Selected excerpt -

# Gulp Crappie Nibbles



## OneidaEagle (Sep 25, 2008)

I was testing some stuff with my kids last night, and we tried the "Gulp Crappie Nibbles"

Is there a trick to getting the "Nibbles" to stay on the hook?

I had more on my index finger and thumb from trying to squash it onto the hook, than on the hook itself.

Also tried gently, fish hit it like no tomorrow, but they would just suck it right off the hook. 

Also tried Gulp Waxies, and those would stay on the hook, but the kids wouldnt touch it due to the "Daddy, thats NASTY Smelling" scent it has......:lol:


----------



## Appleknockerjr (Nov 17, 2011)

I've been using the Crappie Nibbles also and have had great luck with bluegill/perch using it. No crappie though, lol. I just slide the hook through the middle, and then kind of mush it like a marshmallow, seems to help it stick to the hook a little better.


----------



## swaprat (Oct 1, 2011)

try finding some small spring and wrap it around the hook with pliers at the eye of the hook so it does not fall off.so the hook is up threw the center of the spring . then pack the spring full of gulp crappie bits and then try it again. it mite take 20 of those nibbles to pack it but they will take a size 2 or 4 true turn crappie will. if it is sun fish try smaller hooks like size 10 -14 any ways best of luck just to get the kids to have fun bring hemo stat pliers or curved forceps that doctors use to remove the small hook from sun fish. their mouths are small and it make it easier using these type of pliers most of all for kids are having fun.


----------



## Steve_D (Mar 8, 2011)

I've never had a problem with them, simply because 1.) no matter what you do, they are going to fall off (hence the price for the large amount), and 2.) if placed over the barb, the water will mold it perfectly (I don't even mold it, I just push it right over the barb, and cast away). Yesterday I went out and was pulling weeds off the hook, while the nibblets were still on, some staying on the hook til they were nearly dissolved. Simple as that.

Provided records -
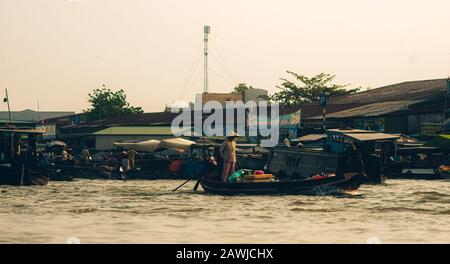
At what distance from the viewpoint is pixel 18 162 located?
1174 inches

--

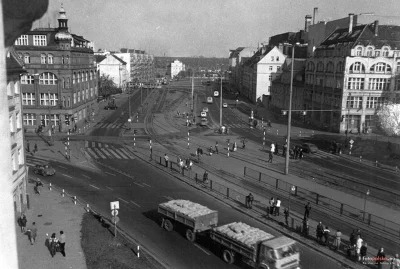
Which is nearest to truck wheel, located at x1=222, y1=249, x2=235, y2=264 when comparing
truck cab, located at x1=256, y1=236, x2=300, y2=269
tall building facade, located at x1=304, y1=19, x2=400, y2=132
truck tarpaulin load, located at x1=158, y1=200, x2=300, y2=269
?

---

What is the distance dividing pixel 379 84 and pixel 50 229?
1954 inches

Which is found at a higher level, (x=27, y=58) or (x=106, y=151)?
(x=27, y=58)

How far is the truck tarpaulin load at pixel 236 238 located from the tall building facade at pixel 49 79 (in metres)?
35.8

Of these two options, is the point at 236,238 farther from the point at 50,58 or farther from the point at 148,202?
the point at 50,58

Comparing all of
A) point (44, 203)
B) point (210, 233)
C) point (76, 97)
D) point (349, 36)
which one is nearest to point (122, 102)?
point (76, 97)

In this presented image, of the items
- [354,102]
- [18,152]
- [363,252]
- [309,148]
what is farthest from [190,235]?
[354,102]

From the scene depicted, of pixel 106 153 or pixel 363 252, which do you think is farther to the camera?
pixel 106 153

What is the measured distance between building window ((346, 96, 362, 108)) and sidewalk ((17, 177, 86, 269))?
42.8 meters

Written task 1 -
Answer these about the forum thread on Gulp Crappie Nibbles:
(a) Which fish does Appleknockerjr report having great luck with when using the Crappie Nibbles?
(b) What hook sizes does swaprat suggest for sunfish?
(c) Why wouldn't the kids touch the Gulp Waxies?
Written task 2 -
Retype the part of the forum thread on Gulp Crappie Nibbles starting with "I was testing" and going on through "on the hook?".
The records have nothing to do with the text.

Written answer 1 -
(a) Bluegill and perch.
(b) Sizes 10 to 14.
(c) Because of the scent, which they called "NASTY Smelling."

Written answer 2 -
I was testing some stuff with my kids last night, and we tried the "Gulp Crappie Nibbles"

Is there a trick to getting the "Nibbles" to stay on the hook?